Furthermore, when joining the stems 1 and 2 to the bulbs 11 and 12, the frit glass interposed between them is heated and melted to achieve an airtight joint with this molten glass. For heating the glass, the wells 6 connected to the electrodes 31 and 32,
Since the wells 6 and 7 are penetrated, the above heating causes the wells 6 and
7 is also heated. At this time, the dummy wells 8 and 9 are also heated in the same way. Since the wells 6 and 7 and the dummy wells 8 and 9 are arranged at equal intervals in the circumferential direction of the stem 1, the temperature rise in the stem 1 is more evenly distributed throughout than in the case where the dummy wells 8 and 9 are not provided. Ru. Further, the temperature of the stem 1 rises even in the course of use when the light is repeatedly turned on and off, and the temperature distribution becomes even in this case as well. As a result, the occurrence of distortion in the stem 1, the valve 11, and between them is reduced, and the occurrence of cracks and leaks can be reduced.

The ends of the dummy wells 8 and 9 are embedded in the stem 1, that is, the dummy wells 8 and 9 are embedded in the stem 1.
9 is covered with the glass of the stem 1 so that it is not exposed to the discharge space. This prevents the evaporated electrode material and the emitter coated on the electrode from scattering and adhering to the surfaces of these dummy wells 8 and 9. Therefore, the generation of arc spots on the dummy wells 8 and 9 is prevented, and the generation of electric discharge on the dummy wells 8 and 9 is eliminated. This eliminates problems such as cracks in the stem or bulb and heavy burden on the lighting circuit.

In the case of the above embodiment, the ends of the dummy wells 8 and 9 were embedded in the stem 1 and insulated by stem glass, but the present invention is as shown in another embodiment shown in FIG. The ends of the dummy wells 41 and 42 may be passed through the stem 1, and the ends of the dummy wells 41 and 42 exposed to the discharge space may be covered with insulating coatings 43 and 44. In addition, stems are not limited to button stems,
Any stem having a flat shape may be used.

[0033] In the above embodiments, the case of a hot cathode fluorescent lamp was explained, but the present invention may be a cold cathode fluorescent lamp or a rare gas discharge lamp that does not use mercury. Good too. Furthermore, the number of dummy wells used is not limited to two, but may be one or three or more.

[0034]

[Effects of the Invention] As explained above, according to the present invention, since the dummy well is insulated so as not to be exposed to the discharge space, generation of discharge in the dummy well is prevented.
Damage to the stem and valve can be prevented.

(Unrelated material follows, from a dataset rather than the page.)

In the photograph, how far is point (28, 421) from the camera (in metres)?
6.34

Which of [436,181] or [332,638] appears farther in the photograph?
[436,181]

[Brief explanation of the drawing]

FIG. 1 is a perspective view of a mount showing an embodiment of the present invention.

FIG. 2 is a sectional view of the same embodiment.

FIG. 3 is a partially sectional side view showing a developed fluorescent lamp using the mount.

FIG. 4 is an exploded perspective view of the same embodiment.

FIG. 5 is a sectional view of a mount showing another embodiment of the present invention.

[Explanation of symbols]

11, 12... Bulb, 1, 2... Stem, 6, 7... Wells, 8, 9... Dummy wells, 31... Electrode, 41, 42
...Dummy wells, 43, 44...Insulating coating.

Claims (1)

[Claims] Claim 1. A low-pressure discharge lamp in which the end of the glass bulb is closed with a flat glass stem, and the stem is provided with a dummy well that airtightly passes through a well connected to an electrode and is not connected to the electrode. Dummy Wells is a low-pressure discharge lamp characterized by covering the inner space of the bulb with an insulating material.